▶ **Фрагмент текста**:
++++

Но во главе подобных «жизнелюбцев» стоял сам Нерон. Поэтому политика уступок неминуемо уводила Сенеку все дальше и дальше от осознаваемой и прославляемой им нравственной нормы. Противоречие достигло кризисной остроты в момент убийства Агриппины. С точки зрения политической пользы Сенека должен был приветствовать уничтожение этой женщины, всегда боровшейся с ним за влияние на Нерона и при этом делавшей ставку на самые низменные инстинкты сына; с точки зрения здравого смысла Сенека понимал, что, противодействуя убийству, предотвратить его не сможет, а остатки влияния на Нерона потеряет. И вот он вынужден не только санкционировать матереубийство, но и написать для Нерона послание к сенату, в котором Агриппина обвинялась в покушении на сына. «В итоге ропот шел уже не против Нерона, чья чудовищность превосходила любые пени, а против Сенеки, облекшего в писаную речь признанье в преступлении»[33].

++++

▶ **Перечень данных**:
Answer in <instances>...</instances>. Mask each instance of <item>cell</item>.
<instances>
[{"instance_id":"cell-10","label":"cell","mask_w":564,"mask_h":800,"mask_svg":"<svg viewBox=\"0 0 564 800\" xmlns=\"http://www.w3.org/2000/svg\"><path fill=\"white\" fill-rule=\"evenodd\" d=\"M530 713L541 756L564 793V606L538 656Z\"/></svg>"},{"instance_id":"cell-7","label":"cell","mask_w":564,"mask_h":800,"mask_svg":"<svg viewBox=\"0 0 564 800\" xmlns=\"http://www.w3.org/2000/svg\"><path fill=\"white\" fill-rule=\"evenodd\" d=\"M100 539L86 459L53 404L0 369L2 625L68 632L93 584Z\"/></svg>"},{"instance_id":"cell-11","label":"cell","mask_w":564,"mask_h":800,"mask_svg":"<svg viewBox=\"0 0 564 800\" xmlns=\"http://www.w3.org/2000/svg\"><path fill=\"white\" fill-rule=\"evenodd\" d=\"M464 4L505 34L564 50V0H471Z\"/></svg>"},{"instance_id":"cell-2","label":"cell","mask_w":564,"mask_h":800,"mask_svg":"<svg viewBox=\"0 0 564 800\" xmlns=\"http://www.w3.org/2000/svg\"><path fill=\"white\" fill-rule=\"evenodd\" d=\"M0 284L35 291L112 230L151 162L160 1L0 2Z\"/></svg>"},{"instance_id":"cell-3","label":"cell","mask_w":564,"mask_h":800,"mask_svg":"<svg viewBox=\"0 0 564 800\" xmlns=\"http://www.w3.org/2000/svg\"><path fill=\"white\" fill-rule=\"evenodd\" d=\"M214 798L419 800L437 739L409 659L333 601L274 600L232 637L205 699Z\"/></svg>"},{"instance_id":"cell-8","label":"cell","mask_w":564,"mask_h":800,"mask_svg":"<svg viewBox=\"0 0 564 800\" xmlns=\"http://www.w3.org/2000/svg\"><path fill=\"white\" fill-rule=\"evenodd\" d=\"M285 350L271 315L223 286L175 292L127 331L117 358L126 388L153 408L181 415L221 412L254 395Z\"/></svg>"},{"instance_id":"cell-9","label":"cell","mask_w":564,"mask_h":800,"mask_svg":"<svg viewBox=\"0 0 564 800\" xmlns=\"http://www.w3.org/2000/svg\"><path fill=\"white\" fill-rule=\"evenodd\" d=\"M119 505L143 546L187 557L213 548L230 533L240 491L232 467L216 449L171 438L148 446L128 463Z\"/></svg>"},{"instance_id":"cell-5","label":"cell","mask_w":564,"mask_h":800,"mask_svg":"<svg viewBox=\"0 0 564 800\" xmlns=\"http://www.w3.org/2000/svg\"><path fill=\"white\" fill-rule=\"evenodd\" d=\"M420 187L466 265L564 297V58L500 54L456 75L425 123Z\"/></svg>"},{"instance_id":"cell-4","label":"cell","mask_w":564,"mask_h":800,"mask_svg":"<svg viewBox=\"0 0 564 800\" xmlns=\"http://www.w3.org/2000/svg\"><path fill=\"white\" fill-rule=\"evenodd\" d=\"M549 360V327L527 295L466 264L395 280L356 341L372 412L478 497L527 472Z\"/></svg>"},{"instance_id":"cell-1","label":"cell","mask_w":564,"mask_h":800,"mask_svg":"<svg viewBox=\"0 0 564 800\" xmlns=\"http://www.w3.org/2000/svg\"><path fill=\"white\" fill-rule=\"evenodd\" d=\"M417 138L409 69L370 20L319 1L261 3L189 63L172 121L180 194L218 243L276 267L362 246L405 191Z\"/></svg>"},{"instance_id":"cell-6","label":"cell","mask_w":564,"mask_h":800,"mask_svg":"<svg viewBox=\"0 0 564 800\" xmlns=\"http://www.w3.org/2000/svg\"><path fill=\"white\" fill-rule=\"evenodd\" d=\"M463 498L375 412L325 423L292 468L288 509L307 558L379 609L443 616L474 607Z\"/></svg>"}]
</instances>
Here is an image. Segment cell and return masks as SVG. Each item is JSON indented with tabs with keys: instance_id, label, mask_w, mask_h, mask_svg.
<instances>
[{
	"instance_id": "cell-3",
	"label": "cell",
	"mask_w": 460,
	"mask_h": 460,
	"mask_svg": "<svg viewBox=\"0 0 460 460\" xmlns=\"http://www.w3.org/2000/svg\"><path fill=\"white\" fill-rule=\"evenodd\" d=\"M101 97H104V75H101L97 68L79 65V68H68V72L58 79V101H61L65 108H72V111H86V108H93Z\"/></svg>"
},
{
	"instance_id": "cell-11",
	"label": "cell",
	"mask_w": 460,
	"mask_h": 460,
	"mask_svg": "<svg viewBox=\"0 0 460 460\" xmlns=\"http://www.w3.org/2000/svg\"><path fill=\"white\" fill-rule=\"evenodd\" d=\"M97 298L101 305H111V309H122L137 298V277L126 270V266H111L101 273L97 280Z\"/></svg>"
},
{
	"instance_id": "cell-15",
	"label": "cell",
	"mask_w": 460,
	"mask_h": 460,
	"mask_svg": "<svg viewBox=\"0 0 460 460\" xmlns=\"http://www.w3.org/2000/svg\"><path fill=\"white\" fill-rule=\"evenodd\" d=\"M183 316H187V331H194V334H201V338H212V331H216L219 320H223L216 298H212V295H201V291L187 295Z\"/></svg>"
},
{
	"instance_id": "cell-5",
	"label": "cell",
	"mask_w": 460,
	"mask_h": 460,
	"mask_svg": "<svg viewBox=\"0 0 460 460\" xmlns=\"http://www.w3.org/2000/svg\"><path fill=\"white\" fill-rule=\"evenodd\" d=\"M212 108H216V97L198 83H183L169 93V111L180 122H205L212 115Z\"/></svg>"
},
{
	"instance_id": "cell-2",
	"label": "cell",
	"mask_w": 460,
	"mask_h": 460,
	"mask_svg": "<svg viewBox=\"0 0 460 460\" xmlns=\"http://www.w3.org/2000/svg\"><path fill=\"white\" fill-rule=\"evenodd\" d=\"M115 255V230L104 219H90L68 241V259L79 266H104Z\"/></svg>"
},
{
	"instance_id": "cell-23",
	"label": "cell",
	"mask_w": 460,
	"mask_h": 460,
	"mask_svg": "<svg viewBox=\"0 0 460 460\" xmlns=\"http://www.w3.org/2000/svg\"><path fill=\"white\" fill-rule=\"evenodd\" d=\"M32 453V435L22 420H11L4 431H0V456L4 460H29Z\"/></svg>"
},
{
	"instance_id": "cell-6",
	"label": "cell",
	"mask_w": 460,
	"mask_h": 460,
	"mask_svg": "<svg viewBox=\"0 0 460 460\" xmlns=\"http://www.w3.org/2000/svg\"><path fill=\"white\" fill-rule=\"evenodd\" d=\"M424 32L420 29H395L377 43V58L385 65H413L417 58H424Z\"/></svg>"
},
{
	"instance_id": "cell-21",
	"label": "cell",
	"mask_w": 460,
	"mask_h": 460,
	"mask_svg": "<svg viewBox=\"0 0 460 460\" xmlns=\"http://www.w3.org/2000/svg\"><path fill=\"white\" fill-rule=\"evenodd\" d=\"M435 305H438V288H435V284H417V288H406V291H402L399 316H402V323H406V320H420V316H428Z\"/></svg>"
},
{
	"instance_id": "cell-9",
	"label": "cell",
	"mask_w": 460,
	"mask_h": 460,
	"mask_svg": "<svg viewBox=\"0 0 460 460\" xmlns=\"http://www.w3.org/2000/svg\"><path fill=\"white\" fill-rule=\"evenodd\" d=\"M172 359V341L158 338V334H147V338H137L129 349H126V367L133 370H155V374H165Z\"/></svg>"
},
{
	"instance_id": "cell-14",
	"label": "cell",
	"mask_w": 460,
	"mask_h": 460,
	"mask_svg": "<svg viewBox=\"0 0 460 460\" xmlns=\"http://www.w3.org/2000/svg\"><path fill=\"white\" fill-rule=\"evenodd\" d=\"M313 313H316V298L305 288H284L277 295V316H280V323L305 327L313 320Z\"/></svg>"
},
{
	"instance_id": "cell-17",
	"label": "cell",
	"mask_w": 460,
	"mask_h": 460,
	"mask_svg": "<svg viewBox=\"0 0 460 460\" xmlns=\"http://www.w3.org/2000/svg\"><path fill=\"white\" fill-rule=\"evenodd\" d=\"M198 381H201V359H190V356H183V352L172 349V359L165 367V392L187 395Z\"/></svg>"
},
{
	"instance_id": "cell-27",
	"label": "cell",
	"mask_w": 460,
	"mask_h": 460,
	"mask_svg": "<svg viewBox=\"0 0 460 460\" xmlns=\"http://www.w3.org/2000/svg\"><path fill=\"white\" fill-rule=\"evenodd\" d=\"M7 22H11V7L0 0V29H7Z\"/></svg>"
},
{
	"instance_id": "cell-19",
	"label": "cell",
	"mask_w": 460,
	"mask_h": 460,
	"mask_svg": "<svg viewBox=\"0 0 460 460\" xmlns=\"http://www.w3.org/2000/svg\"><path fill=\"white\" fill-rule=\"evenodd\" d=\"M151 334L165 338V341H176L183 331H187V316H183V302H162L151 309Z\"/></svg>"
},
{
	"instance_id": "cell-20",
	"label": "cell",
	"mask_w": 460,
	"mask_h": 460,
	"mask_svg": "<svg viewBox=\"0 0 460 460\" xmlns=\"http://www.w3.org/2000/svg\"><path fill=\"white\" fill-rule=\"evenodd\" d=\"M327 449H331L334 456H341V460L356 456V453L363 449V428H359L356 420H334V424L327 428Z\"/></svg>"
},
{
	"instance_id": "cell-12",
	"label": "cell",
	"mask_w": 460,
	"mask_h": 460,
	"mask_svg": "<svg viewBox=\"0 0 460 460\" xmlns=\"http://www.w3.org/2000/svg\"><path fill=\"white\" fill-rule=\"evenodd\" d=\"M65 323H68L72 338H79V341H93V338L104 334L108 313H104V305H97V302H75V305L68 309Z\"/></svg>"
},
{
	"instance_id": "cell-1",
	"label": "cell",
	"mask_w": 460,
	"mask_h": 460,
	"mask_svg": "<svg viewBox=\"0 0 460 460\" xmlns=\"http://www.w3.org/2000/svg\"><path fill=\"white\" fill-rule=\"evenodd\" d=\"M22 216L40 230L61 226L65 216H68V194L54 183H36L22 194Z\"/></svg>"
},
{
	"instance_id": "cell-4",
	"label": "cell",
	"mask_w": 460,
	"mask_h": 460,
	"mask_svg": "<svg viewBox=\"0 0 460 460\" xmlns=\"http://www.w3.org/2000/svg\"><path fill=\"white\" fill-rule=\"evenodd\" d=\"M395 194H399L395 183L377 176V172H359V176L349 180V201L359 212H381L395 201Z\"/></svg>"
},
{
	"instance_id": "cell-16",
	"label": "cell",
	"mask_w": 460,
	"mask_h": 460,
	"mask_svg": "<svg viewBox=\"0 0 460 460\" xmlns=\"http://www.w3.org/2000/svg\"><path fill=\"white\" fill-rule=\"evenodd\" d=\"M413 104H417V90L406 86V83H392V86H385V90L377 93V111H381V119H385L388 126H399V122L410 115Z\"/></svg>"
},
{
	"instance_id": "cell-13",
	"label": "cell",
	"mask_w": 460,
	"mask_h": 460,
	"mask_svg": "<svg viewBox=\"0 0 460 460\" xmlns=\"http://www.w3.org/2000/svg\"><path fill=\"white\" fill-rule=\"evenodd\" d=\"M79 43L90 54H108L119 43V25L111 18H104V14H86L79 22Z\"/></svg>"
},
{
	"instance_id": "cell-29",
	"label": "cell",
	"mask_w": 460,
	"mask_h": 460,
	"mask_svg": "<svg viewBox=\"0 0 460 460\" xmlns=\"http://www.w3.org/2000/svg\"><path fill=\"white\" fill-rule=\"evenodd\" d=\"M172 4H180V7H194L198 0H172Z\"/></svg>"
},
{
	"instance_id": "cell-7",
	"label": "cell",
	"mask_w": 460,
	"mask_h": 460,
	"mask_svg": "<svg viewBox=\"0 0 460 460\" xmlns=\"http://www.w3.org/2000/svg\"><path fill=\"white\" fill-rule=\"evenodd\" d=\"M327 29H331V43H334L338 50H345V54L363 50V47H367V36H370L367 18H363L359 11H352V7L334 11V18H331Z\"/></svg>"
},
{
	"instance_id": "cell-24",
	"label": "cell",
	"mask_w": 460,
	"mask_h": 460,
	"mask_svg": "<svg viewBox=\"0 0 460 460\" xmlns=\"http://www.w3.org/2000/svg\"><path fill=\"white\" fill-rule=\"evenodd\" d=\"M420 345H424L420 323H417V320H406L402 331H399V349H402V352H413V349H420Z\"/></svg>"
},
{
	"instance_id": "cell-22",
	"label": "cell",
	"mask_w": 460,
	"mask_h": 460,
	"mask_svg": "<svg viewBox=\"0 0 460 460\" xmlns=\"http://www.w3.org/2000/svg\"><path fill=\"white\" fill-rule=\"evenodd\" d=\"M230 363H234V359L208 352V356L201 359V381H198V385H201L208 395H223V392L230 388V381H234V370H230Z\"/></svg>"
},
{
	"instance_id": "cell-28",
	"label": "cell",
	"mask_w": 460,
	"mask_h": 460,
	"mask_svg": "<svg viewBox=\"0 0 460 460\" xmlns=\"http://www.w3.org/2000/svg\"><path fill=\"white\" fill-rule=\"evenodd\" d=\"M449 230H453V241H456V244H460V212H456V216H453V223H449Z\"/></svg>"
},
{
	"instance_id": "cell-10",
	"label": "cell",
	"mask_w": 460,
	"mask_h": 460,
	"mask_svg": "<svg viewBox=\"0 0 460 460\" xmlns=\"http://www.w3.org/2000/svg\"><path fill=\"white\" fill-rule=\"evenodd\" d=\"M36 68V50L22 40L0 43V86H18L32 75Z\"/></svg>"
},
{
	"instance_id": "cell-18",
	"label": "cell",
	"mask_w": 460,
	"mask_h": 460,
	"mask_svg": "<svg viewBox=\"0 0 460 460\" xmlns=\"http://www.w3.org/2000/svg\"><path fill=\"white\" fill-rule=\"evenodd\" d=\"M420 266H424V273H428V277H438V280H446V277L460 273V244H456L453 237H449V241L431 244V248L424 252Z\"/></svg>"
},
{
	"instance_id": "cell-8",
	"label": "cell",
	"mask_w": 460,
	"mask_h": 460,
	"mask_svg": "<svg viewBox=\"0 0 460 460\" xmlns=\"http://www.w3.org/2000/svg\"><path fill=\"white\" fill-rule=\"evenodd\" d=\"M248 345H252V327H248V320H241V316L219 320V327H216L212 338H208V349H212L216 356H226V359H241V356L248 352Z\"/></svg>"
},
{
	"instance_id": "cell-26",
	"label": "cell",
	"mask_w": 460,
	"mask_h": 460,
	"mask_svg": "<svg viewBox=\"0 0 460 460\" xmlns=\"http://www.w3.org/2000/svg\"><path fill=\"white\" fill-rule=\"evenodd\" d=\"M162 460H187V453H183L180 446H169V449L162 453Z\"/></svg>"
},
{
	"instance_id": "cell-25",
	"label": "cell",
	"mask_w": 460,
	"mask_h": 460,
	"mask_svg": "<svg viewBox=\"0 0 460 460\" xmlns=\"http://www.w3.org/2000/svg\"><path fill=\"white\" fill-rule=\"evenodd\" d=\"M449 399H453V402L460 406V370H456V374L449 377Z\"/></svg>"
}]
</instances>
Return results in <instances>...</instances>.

++++

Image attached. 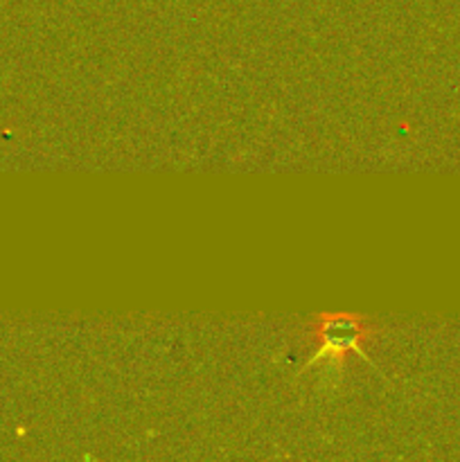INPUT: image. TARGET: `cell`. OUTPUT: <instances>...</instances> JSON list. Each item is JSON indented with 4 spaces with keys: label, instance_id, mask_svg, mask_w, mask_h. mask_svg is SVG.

++++

▶ **Условие задачи**: Почему, согласно фрагменту текста, Сенека с точки зрения здравого смысла не стал противодействовать убийству Агриппины?

▶ **Ответ**: Сенека понимал, что, противодействуя убийству, не сможет его предотвратить, а остатки влияния на Нерона потеряет.